In caseybreen/wcensoc:

[^updated]: Last updated: r format(Sys.time(), '%d %B, %Y')

\vspace{-10truemm}

#knitr::opts_chunk$set(include=FALSE)

library(tidyverse)
library(data.table)
library(kableExtra)

Description

These files allow researchers to identify sibships in CenSoc-Numident data.

The CenSoc-Numident dataset links Social Security Numident records (the Berkeley Unified Numident Mortality Database) with the 1940 Census. Sibships (sibling groups) in the CenSoc-Numident are located by finding individuals with shared parent names as recorded in Social Security Numident records. We use two methods to match siblings in Numident records:

1) The exact match method identifies siblings only with exactly identical parent names (after names have undergone cleaning and standardization).

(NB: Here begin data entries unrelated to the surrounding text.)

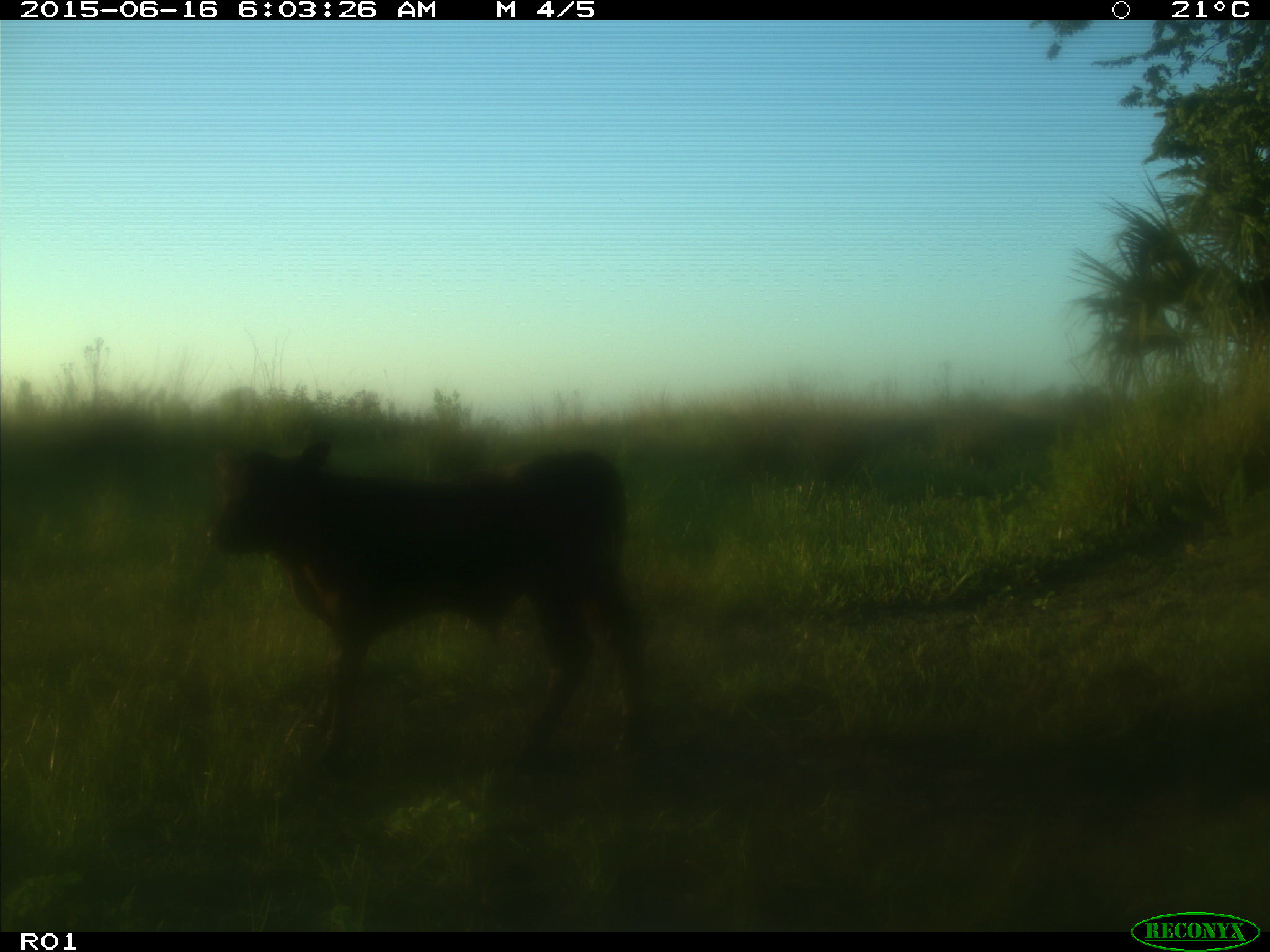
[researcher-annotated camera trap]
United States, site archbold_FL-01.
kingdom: Animalia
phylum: Chordata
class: Mammalia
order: Artiodactyla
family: Bovidae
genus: Bos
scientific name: Bos taurus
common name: domestic cow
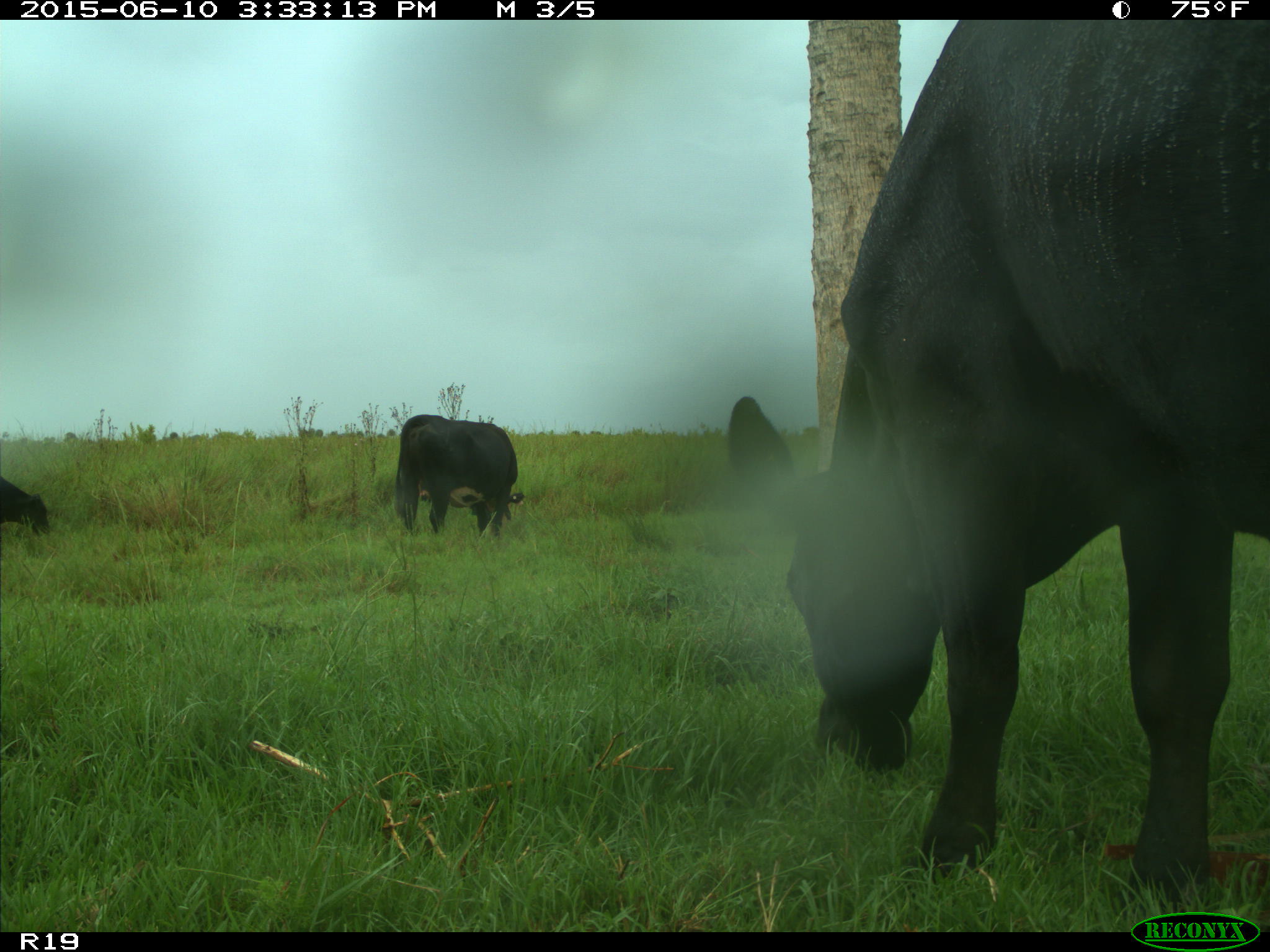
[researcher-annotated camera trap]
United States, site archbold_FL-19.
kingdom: Animalia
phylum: Chordata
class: Mammalia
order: Artiodactyla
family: Bovidae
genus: Bos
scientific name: Bos taurus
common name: domestic cow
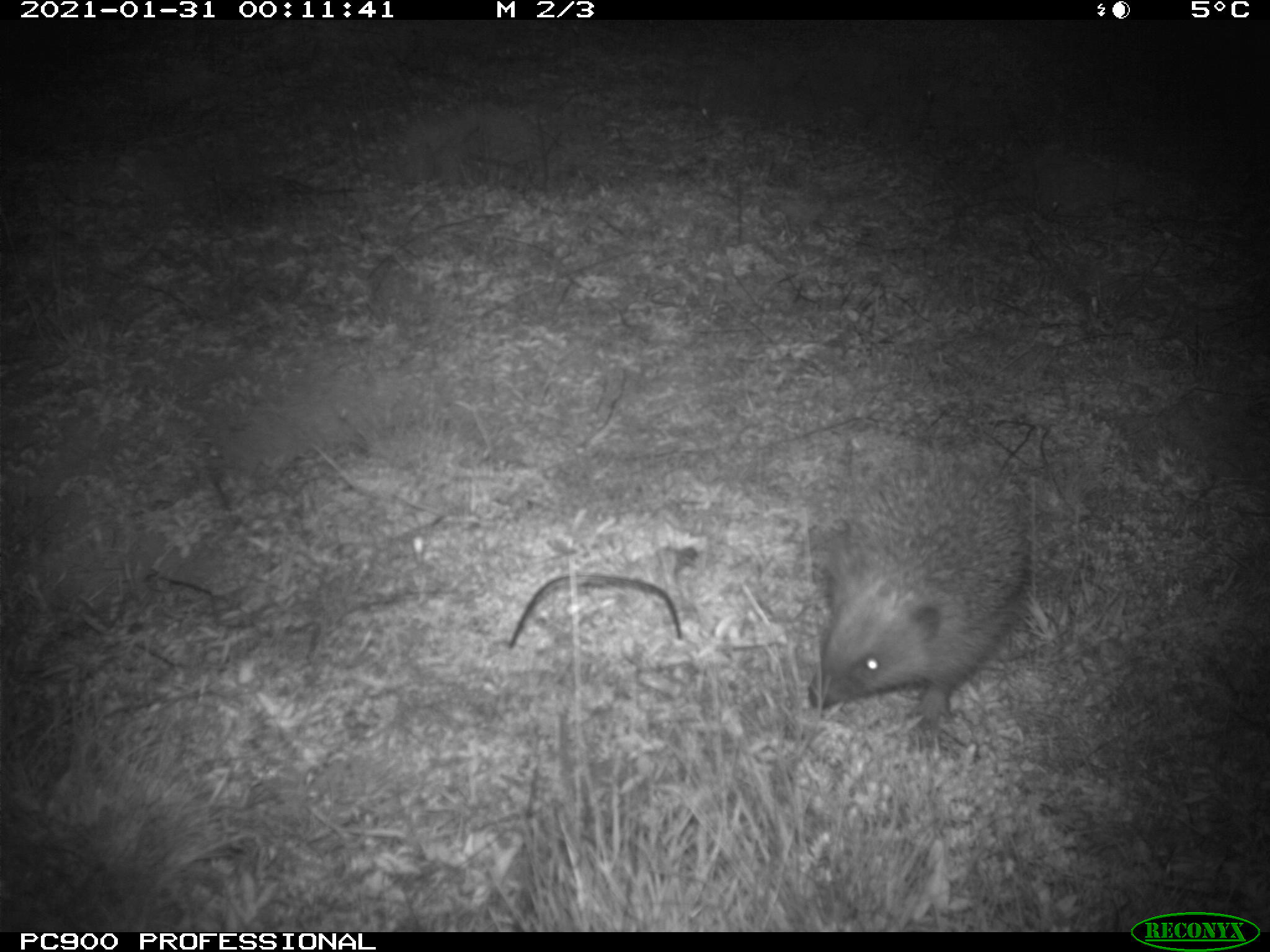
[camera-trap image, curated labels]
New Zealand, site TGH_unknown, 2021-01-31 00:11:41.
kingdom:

This is the most stringent match method.

2) The flexible match method permits parents' names to be slightly different, within a threshold defined by Jaro–Winkler string distance, in addition to exact matches. This allows siblings to be matched even in cases of minor misspellings, mistranscriptions, or spelling variations in parents' names among sibships (e.g., mother's maiden name recorded as "Brannum" and "Branum"). This increases the number of siblings found, but has higher potential to falsely match unrelated individuals. Most (but not all) individuals and sibling connections identified using the exact match method are also identified using this method.

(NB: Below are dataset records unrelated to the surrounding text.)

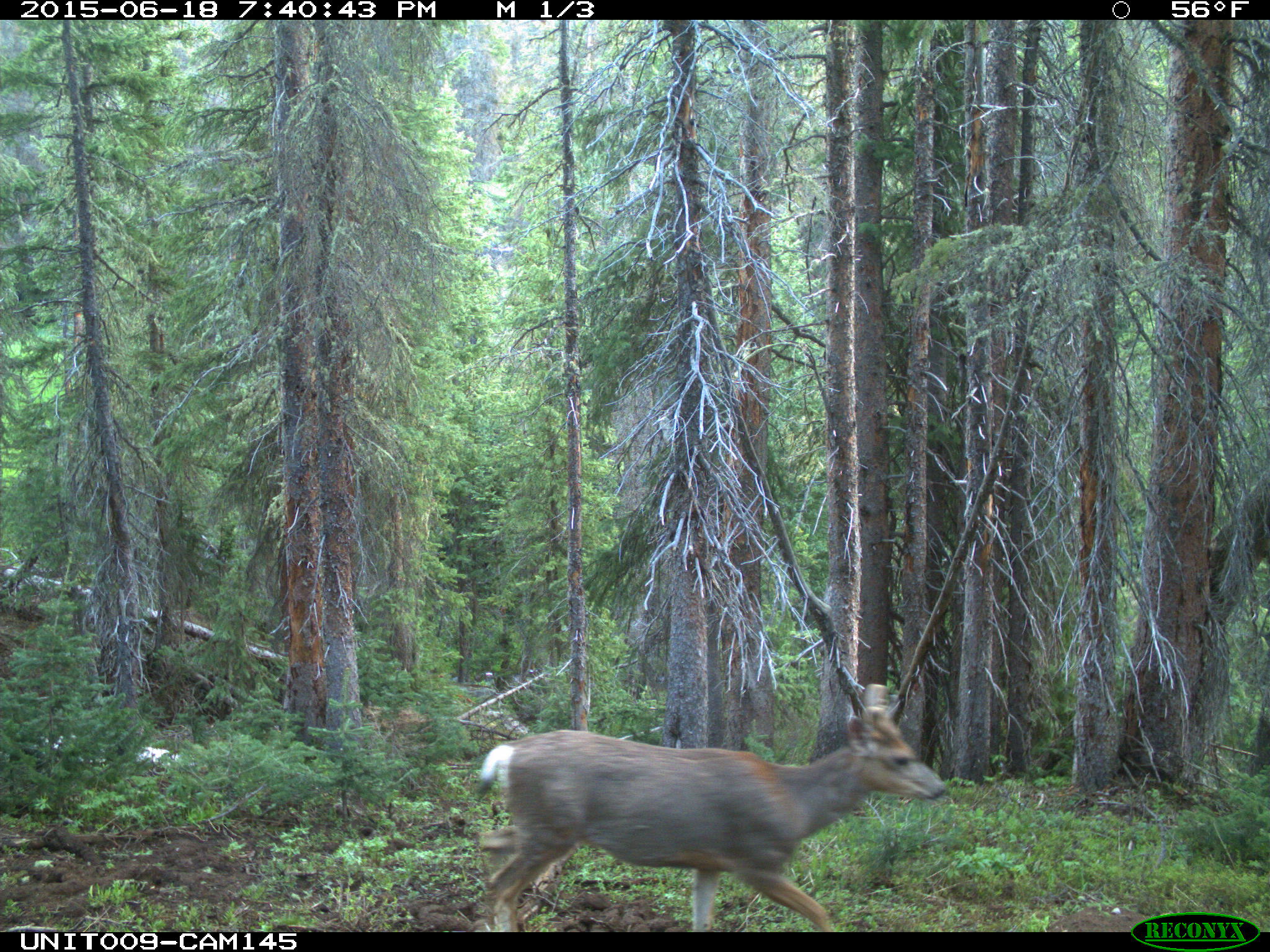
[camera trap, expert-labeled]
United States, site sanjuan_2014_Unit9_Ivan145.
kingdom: Animalia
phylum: Chordata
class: Mammalia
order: Artiodactyla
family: Cervidae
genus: Odocoileus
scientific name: Odocoileus hemionus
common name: mule deer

Sibling groups are identified among individuals in the CenSoc-Numident who died at age 65+ in the years 1988-2005. They may be of any gender composition and contain from 2 to 8 siblings each. An overview of the resulting sibships created by each method is presented below:

# Read numident data
numident_sibs_exact <- fread("/data/censoc/censoc_data_releases/siblings/siblings_v1/censoc_numident_siblings_v1/censoc_numident_sibs_exact_match_v1.csv")
numident_sibs_flex <- fread("/data/censoc/censoc_data_releases/siblings/siblings_v1/censoc_numident_siblings_v1/censoc_numident_sibs_flexible_match_v1.csv")

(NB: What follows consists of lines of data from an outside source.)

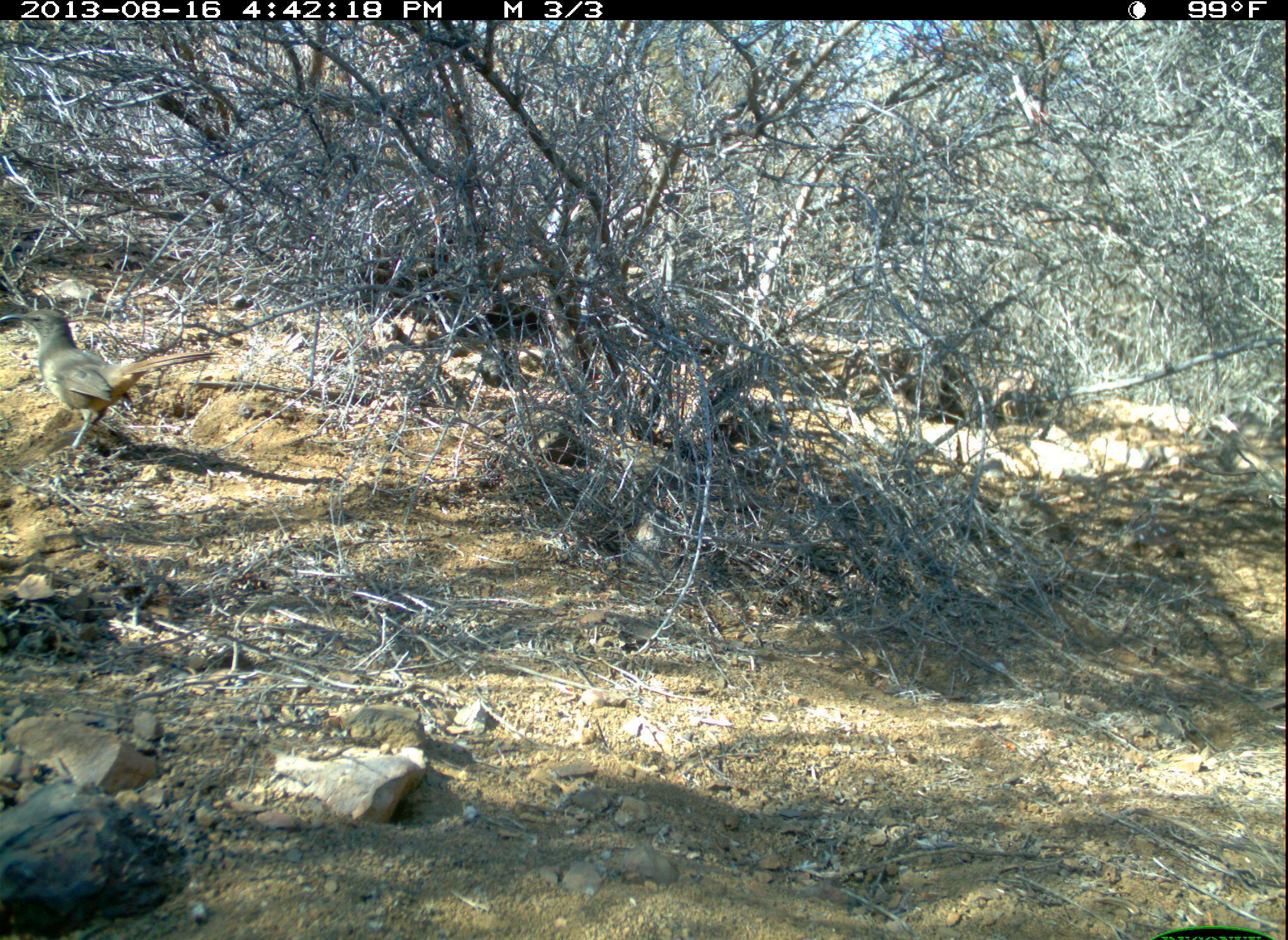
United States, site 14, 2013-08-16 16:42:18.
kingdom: Animalia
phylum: Chordata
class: Aves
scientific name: Aves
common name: bird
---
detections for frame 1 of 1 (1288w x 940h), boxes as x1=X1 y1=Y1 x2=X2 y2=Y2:
bird: x1=1 y1=308 x2=222 y2=452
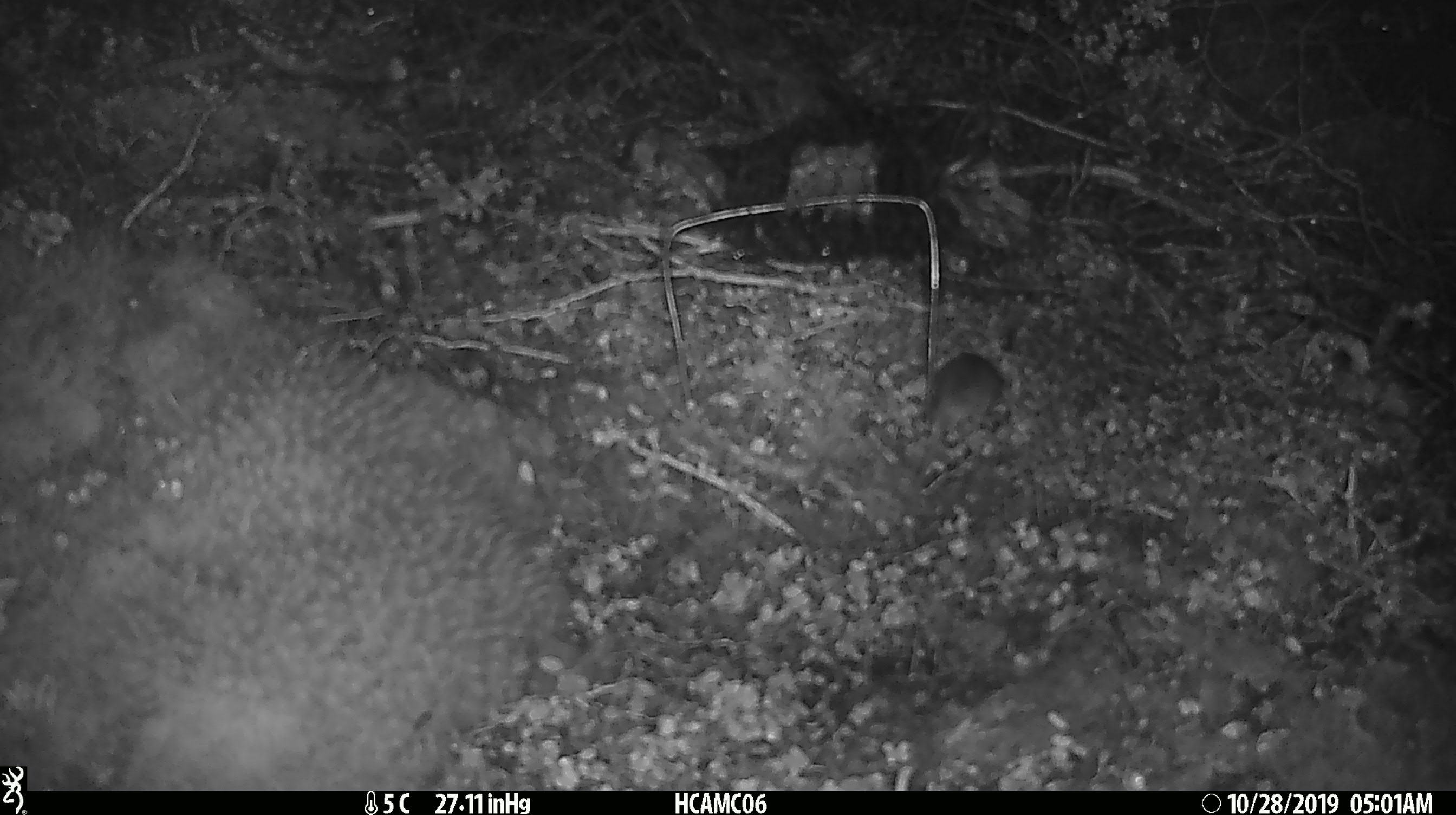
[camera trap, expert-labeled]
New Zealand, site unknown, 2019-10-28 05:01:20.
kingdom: Animalia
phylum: Chordata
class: Mammalia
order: Rodentia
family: Muridae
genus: Mus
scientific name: Mus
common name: mouse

# get basic metrics to make table below

nrow(numident_sibs_exact) # total size
numident_sibs_exact %>% group_by(sib_group_id_exact) %>% filter(row_number() == 1) %>% nrow() # number of groups
numident_sibs_exact %>% group_by(sib_group_id_exact) %>% mutate(n_sibs=n()) %>% ungroup() %>% 
  group_by(n_sibs) %>% tally() # group sizes


nrow(numident_sibs_flex) # total size
numident_sibs_flex %>% group_by(sib_group_id_flexible) %>% filter(row_number() == 1) %>% nrow() # number of groups
numident_sibs_flex %>% group_by(sib_group_id_flexible) %>% mutate(n_sibs=n()) %>% ungroup() %>% 
  group_by(n_sibs) %>% tally() # group sizes

df <- tibble(
             "Match method" = c("Exact match", "Flexble match"),
             "Number of individuals" = c("908,472", "1,185,055"),
             "Number of sibships" = c("426,952", "551,641"),
             "Mean sibship size" = c("2.13", "2.15")
             ) %>% 
  knitr::kable(format = "pipe")

df %>% kable_styling(full_width = F)

We note that sibships are established using only information from Social Security Numident data. As such, no information from the 1940 Census is used to match siblings, and false linkages between Numident data and the 1940 Census may create erroneous sibships. For detailed documentation of sibling identification methodologies and characteristics of sibships in Social Security Numident data, please see the paper: Methods for Identifying Siblings in Administrative Mortality Data available online at https://censoc.berkeley.edu/documentation/.

\vspace{0truemm}

Usage

Each sibling identifier dataset consist of two columns: a unique individual identifier HISTID, and an identifier for each sibling group. The HISTID of one sibling within each sibship is used as the group identifier.

\vspace{15pt}

# Show first 5 rows the exact match
head(numident_sibs_exact, 5)

\vspace{15pt}

These files must be used in conjunction with the CenSoc-Numident dataset. Users will need to merge the datasets using the unique identifier HISTID, as in the example code below:

\vspace{2truemm}

require(data.table)
# Read CenSoc-Numident 
numident <- data.table::fread("censoc_numident_v3.csv")
# Read CenSoc-Numident siblings IDs
numident_sib_id <- data.table::fread("censoc_numident_sibs_exact_match_v1.csv")
# Attach sibling IDs to CenSoc-Numident, keeping all records in the CenSoc-Numident
numident_with_sibs <- merge(numident, numident_sib_id, by = "HISTID", all.x = TRUE)